Cosmologist Raphael Bousso at the University of California, Berkeley, accuses his community of “lying to ourselves,” by assuming that superpositions between particles (= here and there, both at once) eventually collapse into a single state. Maybe they don’t. Maybe information about one state leaks away, leaving only information about the other one.
If you can prevent it – by tracking all the information about all possible states – you can preserve the superposition.
This echoes the quantum Zeno effect – the watched elementary particle really doesn’t decohere. But bringing in many worlds and multiverses seems a radical way of resolving the quantum Zeno effect. Still, pressing on,
What Bousso and Susskind have done is to come up with an explanation for how the universe as a whole might decohere. Their trick is to think of the volume of space that encompasses all the information in our universe and everything it might possibly interact with in the future. In previous work, Susskind has dubbed this region a causal patch. The new idea is that our universe is just one causal patch among many others in a much bigger multiverse.
The leak of information from our causal patch causes the universe that we observe.
So Bousso and Susskind also link their interpretation to “many worlds” theory, which, Mullins says, is newly popular in the last decade:
According to this strange idea, when a superposition of states occurs, the cosmos splits into multiple parallel but otherwise identical universes. In one universe we might see the cat survive and in another we see it die. This results in an infinite number of parallel universes in which every conceivable outcome of every event actually happens.
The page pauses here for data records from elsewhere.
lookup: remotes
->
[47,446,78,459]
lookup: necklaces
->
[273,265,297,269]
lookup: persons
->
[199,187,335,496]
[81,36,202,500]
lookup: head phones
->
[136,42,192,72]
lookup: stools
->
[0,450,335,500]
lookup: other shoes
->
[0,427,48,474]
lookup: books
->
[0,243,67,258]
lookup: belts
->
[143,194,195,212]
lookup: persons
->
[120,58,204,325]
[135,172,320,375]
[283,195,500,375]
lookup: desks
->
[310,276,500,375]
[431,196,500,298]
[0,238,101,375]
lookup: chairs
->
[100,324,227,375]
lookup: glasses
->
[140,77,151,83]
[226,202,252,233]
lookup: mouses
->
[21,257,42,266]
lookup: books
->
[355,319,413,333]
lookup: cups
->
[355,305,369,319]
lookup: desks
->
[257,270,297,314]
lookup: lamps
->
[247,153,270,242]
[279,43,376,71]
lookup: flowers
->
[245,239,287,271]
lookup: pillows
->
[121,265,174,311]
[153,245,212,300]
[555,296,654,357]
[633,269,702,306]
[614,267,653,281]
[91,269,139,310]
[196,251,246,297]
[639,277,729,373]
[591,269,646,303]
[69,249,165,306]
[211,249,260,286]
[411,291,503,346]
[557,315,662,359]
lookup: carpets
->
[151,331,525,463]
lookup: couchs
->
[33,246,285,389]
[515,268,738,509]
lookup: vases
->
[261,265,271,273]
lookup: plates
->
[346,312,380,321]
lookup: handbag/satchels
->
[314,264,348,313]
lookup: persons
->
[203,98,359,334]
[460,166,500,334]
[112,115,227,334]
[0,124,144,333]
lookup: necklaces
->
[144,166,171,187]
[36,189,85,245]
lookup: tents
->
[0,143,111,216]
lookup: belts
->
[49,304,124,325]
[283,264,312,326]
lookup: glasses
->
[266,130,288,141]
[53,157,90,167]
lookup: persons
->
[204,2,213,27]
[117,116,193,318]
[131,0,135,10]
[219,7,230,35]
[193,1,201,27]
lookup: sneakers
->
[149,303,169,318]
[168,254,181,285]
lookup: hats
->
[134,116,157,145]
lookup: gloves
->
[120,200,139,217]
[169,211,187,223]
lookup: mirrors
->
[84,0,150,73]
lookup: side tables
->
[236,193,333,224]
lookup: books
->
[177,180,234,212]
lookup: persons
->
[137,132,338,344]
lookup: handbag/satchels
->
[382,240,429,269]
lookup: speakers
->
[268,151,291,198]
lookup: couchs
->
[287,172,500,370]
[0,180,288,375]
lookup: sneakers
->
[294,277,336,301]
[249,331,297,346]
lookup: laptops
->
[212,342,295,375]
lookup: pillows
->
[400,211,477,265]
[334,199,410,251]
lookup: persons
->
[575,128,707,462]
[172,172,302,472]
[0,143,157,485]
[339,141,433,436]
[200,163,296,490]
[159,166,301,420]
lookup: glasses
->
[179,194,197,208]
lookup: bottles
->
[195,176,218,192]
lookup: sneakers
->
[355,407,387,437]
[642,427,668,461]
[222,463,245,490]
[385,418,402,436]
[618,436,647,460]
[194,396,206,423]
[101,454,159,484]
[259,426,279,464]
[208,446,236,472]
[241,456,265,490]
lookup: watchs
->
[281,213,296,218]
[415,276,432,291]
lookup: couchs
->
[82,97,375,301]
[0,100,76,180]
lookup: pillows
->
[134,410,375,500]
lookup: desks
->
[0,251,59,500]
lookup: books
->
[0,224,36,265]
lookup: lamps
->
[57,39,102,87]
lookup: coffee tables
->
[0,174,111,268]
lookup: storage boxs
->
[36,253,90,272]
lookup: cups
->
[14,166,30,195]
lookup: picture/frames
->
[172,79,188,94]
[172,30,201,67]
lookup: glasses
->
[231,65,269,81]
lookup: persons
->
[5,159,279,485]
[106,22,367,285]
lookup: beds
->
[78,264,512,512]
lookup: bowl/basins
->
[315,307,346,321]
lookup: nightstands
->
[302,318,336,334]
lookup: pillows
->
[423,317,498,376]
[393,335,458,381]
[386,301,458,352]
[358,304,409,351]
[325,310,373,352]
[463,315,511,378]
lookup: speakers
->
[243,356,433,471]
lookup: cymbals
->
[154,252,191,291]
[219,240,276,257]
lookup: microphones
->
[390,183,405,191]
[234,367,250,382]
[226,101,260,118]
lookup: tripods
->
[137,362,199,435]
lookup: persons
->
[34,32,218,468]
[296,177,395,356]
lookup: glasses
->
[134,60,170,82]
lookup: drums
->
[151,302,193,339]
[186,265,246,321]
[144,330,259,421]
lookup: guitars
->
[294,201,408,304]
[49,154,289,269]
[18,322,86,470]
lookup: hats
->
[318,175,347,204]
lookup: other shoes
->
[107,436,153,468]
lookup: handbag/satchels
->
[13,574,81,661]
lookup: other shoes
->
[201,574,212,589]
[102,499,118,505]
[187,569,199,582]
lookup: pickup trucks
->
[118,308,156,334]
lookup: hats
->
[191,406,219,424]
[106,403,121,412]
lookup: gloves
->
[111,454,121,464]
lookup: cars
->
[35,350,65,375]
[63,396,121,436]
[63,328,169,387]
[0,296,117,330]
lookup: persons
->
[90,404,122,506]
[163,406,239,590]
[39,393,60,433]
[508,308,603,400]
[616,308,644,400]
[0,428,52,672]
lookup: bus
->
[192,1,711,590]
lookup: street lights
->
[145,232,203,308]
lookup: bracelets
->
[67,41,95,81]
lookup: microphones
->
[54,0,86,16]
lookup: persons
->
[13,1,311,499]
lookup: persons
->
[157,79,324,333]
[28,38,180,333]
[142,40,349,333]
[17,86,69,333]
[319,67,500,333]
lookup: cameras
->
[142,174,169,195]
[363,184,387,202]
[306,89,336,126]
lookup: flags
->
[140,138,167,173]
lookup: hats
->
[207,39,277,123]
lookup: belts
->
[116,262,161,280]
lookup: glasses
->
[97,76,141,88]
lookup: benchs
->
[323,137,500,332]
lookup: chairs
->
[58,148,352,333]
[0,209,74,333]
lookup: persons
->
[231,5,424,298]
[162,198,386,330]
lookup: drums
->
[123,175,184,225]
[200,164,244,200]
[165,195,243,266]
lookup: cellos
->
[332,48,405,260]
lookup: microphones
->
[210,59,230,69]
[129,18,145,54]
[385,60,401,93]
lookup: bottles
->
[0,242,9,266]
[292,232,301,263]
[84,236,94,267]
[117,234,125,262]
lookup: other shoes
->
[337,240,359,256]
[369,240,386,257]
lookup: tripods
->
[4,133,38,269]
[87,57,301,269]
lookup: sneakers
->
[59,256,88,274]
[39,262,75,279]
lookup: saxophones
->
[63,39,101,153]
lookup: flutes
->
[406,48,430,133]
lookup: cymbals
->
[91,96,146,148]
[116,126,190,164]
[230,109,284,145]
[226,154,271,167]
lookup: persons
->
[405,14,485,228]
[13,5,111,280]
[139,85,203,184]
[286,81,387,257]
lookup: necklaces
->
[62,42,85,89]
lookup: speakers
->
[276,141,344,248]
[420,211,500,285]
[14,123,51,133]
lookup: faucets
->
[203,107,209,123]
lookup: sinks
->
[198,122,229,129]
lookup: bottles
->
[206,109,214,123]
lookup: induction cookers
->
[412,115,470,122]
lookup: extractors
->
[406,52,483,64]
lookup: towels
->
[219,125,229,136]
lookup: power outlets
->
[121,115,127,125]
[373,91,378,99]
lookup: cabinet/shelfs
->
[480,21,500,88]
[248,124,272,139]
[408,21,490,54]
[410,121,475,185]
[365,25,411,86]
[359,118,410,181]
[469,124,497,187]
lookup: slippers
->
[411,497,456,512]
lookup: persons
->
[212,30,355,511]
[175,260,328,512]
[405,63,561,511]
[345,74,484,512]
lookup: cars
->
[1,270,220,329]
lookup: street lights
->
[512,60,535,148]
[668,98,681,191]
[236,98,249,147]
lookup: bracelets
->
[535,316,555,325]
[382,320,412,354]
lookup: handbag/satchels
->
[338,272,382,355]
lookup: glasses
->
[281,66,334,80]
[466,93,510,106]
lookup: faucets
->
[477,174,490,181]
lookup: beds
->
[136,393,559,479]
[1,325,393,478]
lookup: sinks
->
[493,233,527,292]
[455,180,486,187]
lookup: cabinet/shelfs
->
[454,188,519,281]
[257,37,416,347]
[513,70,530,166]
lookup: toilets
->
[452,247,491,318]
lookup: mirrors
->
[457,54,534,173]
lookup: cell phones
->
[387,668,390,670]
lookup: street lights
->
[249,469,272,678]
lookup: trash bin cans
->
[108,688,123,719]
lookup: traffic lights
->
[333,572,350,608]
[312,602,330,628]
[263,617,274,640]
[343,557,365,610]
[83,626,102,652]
They have proposed a mathematical framework in which“the alternative realities of the many worlds interpretation are the additional causal patches that make up the multiverse.” Reaction is, of course, varied.
We also learned recently,
Physicists seeking to understand the deepest levels of reality now work within a framework largely of Susskind’s making. But a funny thing has happened along the way. Susskind now wonders whether physicists can understand reality.
Thought: If they were wrong, how could they know?